Actions to take —
**A.** Name every country mentioned in the Brandon Clark profile.
**B.** For each statement, say whether it agrees with the Brandon Clark profile, and quote the words that decide it: (i) The rainwater harvesting systems were built on twenty houses. (ii) Most wastewater worldwide is treated. (iii) Desalination research as a postdoc is planned for after Stanford.
**C.** Rewrite the part of the Brandon Clark profile between "At Stanford, I" and "decentralizing fertilizer production.", inclusive, and replace "ammonia" with "nitrogen".

Document section —
★ ★ ★ ★ ★

Ph.D. Candidate of Chemical Engineering
Brandon Clark

Brandon Clark

PhD Candidate
Chemical Engineering
Tarpeh Lab

"My research interests at Stanford stem from my undergraduate experiences on international sustainable development projects. I traveled to Guatemala during my freshman summer with a club called Engineers Without Borders (EWB). While there, I led a team that built rainwater harvesting systems on twenty houses in a community where people walk six hours a day for water. As this was my first international travel experience, it greatly expanded my perspective. It is one thing to understand, from a factual, desensitized point of view, global hardships. However, it is hard to describe the mental shift that occurs when one immerses oneself in another’s life and gains a personal, emotional investment. EWB sparked my passion through this immersion, and I continued to travel. I joined an NGO called Saha Global to build a solar energy business in northern Ghana, and I conducted an undergraduate research project in Cape Town, South Africa to analyze service provision to informal settlements. These experiences bolstered my resolve to perform research that can aid resource-constrained contexts, specifically research on food and water provision and sustainable resource use.

At Stanford, I work in the chemical engineering lab of Prof. William Tarpeh. I design materials that can selectively recover ammonia, a fertilizer and commodity chemical, from wastewater as a pure product. The materials I primarily research are metal-organic framework adsorbents and biomimetic membranes loaded with ion-transport proteins. Turning pollutants into products can potentially make environmental cleanup profitable, and because 80% of wastewater worldwide goes untreated, an economic incentive is likely needed to motivate more infrastructure development. Wastewater reuse infrastructure can improve public health because neglected waste close to settlements are pathogen hotspots; infrastructure at multiple scales can also improve agricultural productivity in the developing world by decentralizing fertilizer production.

After Stanford, I will venture into desalination research as a postdoc, and then I aim to bring water treatment technologies closer to market readiness through either my own startup or an established company. My goal is to design electrocatalytic systems that can generate as many products as possible from wastewater and seawater, including potable water, thus maximizing economic feasibility. In particular, I want to scale up ammonia fertilizer production from waste, and I want to address water scarcity by making seawater desalination realistic for widespread use.

Beyond the powerful fulfillment of making change, I love research because I’m an adventurer at heart. If I was born in an earlier era, I would probably be on a boat somewhere setting course for uncharted territory. I yearn for new, unique experiences and people. I felt the sense of adventure during my travels, and I feel it in the lab. There is something about peering into the unknown and dreaming of new possibilities towards a better future that ignite my passion for research. The culture of Stanford and Silicon Valley is that of those willing to doggedly think “What if?” over and over again until creativity becomes reality. For that and much more, I will be forever grateful for my time at Stanford."

★ ★ ★ ★ ★

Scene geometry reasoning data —
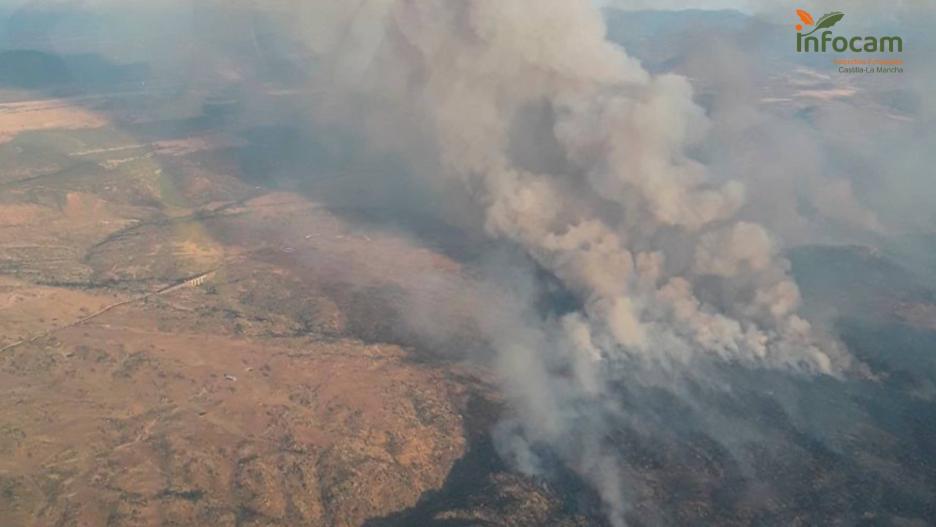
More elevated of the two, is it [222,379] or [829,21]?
[829,21]

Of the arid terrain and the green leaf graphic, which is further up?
the green leaf graphic

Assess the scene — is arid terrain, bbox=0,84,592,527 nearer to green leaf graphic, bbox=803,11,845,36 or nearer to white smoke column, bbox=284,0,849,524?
white smoke column, bbox=284,0,849,524

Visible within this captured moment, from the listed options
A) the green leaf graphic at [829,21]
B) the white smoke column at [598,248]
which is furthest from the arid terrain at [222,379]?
the green leaf graphic at [829,21]

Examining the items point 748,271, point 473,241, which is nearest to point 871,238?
point 748,271

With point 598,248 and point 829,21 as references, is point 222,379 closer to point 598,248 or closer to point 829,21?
point 598,248

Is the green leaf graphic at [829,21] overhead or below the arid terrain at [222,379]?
overhead

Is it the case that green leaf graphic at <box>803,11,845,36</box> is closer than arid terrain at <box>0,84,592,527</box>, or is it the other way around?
arid terrain at <box>0,84,592,527</box>

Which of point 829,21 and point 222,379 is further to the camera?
point 829,21

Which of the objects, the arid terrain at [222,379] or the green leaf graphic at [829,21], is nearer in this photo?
the arid terrain at [222,379]

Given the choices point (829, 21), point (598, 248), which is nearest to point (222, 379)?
point (598, 248)

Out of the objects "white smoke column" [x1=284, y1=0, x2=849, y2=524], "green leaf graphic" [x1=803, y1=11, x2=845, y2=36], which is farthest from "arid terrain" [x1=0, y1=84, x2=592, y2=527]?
"green leaf graphic" [x1=803, y1=11, x2=845, y2=36]

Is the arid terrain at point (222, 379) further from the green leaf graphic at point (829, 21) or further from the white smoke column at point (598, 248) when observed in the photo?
the green leaf graphic at point (829, 21)
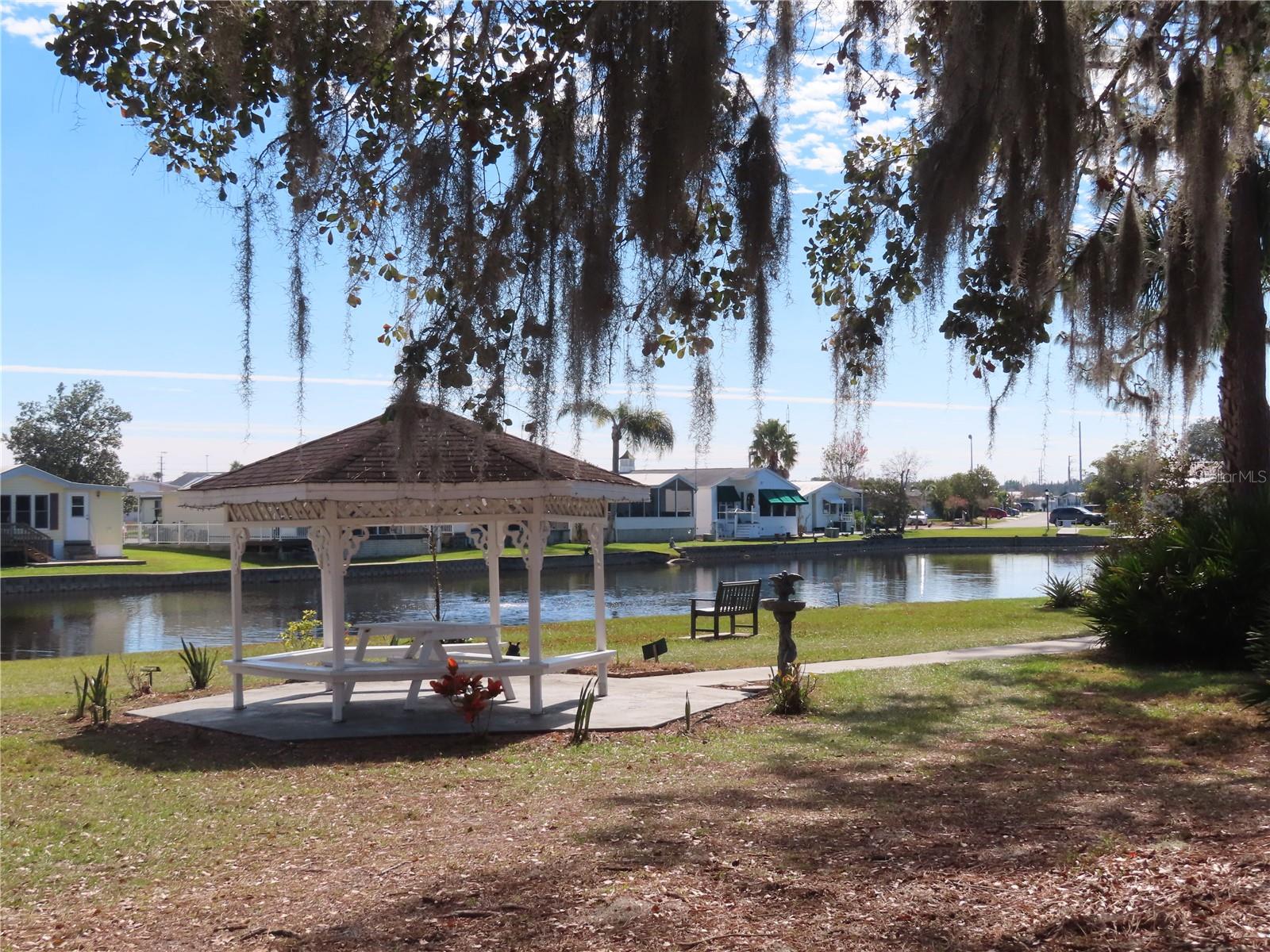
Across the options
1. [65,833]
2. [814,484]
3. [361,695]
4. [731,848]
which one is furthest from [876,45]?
[814,484]

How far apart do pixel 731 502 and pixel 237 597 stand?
202ft

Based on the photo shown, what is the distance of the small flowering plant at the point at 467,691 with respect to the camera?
945 cm

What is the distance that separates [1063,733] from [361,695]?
7272mm

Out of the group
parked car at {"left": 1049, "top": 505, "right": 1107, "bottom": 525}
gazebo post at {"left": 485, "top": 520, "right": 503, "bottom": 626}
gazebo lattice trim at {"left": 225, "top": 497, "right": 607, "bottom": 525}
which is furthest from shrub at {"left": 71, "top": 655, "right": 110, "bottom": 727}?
parked car at {"left": 1049, "top": 505, "right": 1107, "bottom": 525}

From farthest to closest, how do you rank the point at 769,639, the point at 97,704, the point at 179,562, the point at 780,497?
the point at 780,497 < the point at 179,562 < the point at 769,639 < the point at 97,704

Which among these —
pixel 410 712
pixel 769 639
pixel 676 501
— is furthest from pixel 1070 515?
pixel 410 712

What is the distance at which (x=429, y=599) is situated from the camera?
35250 mm

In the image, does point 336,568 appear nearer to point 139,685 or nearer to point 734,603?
point 139,685

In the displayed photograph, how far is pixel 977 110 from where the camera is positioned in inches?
203

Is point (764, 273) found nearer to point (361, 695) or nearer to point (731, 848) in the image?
point (731, 848)

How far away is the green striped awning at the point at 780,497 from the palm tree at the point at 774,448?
9.28m

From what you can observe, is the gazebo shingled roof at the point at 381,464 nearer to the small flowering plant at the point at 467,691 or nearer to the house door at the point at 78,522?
the small flowering plant at the point at 467,691

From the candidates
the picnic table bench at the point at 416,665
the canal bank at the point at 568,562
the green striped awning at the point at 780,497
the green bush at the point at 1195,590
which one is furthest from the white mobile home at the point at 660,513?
the picnic table bench at the point at 416,665

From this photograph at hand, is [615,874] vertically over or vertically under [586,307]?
under
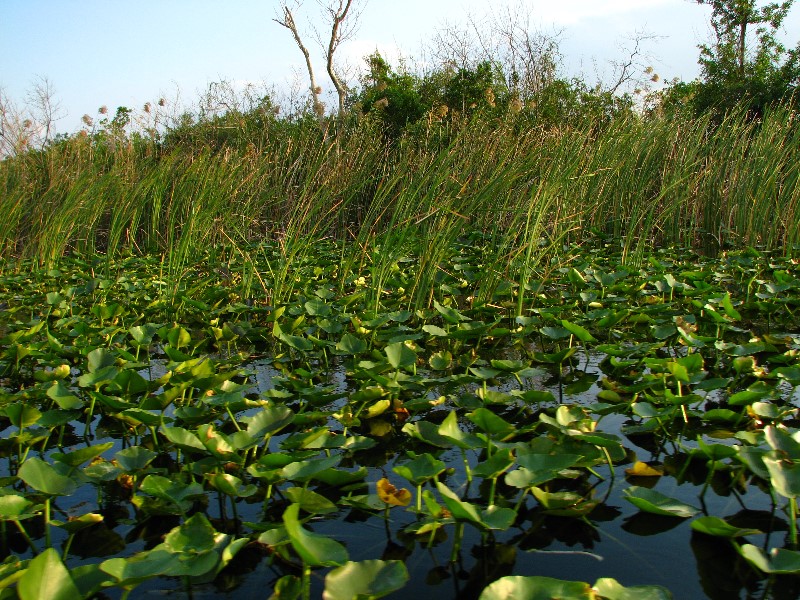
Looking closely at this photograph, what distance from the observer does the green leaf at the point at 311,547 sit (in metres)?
0.98

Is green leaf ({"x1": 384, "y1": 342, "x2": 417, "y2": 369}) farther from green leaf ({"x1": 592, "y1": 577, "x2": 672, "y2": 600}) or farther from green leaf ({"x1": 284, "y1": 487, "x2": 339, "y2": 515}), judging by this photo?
green leaf ({"x1": 592, "y1": 577, "x2": 672, "y2": 600})

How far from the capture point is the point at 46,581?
889 mm

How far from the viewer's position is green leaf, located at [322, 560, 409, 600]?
947 millimetres

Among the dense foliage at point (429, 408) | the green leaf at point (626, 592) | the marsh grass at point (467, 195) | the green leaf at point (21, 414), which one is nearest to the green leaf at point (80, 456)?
the dense foliage at point (429, 408)

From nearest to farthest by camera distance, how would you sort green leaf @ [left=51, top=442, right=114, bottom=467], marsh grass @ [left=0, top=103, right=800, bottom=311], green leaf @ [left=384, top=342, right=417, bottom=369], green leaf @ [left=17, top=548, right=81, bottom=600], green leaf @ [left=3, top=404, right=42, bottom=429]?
green leaf @ [left=17, top=548, right=81, bottom=600]
green leaf @ [left=51, top=442, right=114, bottom=467]
green leaf @ [left=3, top=404, right=42, bottom=429]
green leaf @ [left=384, top=342, right=417, bottom=369]
marsh grass @ [left=0, top=103, right=800, bottom=311]

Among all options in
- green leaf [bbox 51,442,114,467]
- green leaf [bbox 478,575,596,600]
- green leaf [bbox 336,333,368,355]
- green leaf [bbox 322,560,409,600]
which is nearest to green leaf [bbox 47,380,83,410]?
green leaf [bbox 51,442,114,467]

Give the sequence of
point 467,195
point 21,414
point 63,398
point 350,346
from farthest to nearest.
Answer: point 467,195 → point 350,346 → point 63,398 → point 21,414

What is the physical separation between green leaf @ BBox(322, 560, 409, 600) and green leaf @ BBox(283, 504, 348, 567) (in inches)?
A: 1.2

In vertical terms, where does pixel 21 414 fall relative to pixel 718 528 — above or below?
above

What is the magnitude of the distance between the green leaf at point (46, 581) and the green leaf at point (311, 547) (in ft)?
0.90

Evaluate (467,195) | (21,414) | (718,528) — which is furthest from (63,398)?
(467,195)

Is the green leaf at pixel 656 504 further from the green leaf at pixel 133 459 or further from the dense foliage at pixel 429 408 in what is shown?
the green leaf at pixel 133 459

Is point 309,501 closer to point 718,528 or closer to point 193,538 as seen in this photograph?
point 193,538

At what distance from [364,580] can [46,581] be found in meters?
0.40
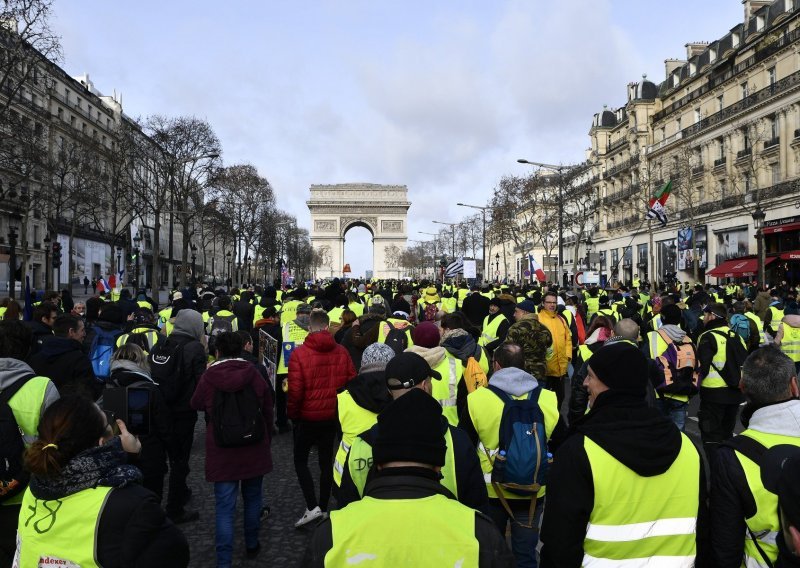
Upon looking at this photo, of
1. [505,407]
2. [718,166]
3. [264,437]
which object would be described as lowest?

★ ★ ★ ★ ★

Written responses —
**A.** Guatemala, Ghana, South Africa

**B.**
(i) Yes: "I led a team that built rainwater harvesting systems on twenty houses"
(ii) No: "80% of wastewater worldwide goes untreated"
(iii) Yes: "After Stanford, I will venture into desalination research as a postdoc"

**C.**
At Stanford, I work in the chemical engineering lab of Prof. William Tarpeh. I design materials that can selectively recover nitrogen, a fertilizer and commodity chemical, from wastewater as a pure product. The materials I primarily research are metal-organic framework adsorbents and biomimetic membranes loaded with ion-transport proteins. Turning pollutants into products can potentially make environmental cleanup profitable, and because 80% of wastewater worldwide goes untreated, an economic incentive is likely needed to motivate more infrastructure development. Wastewater reuse infrastructure can improve public health because neglected waste close to settlements are pathogen hotspots; infrastructure at multiple scales can also improve agricultural productivity in the developing world by decentralizing fertilizer production.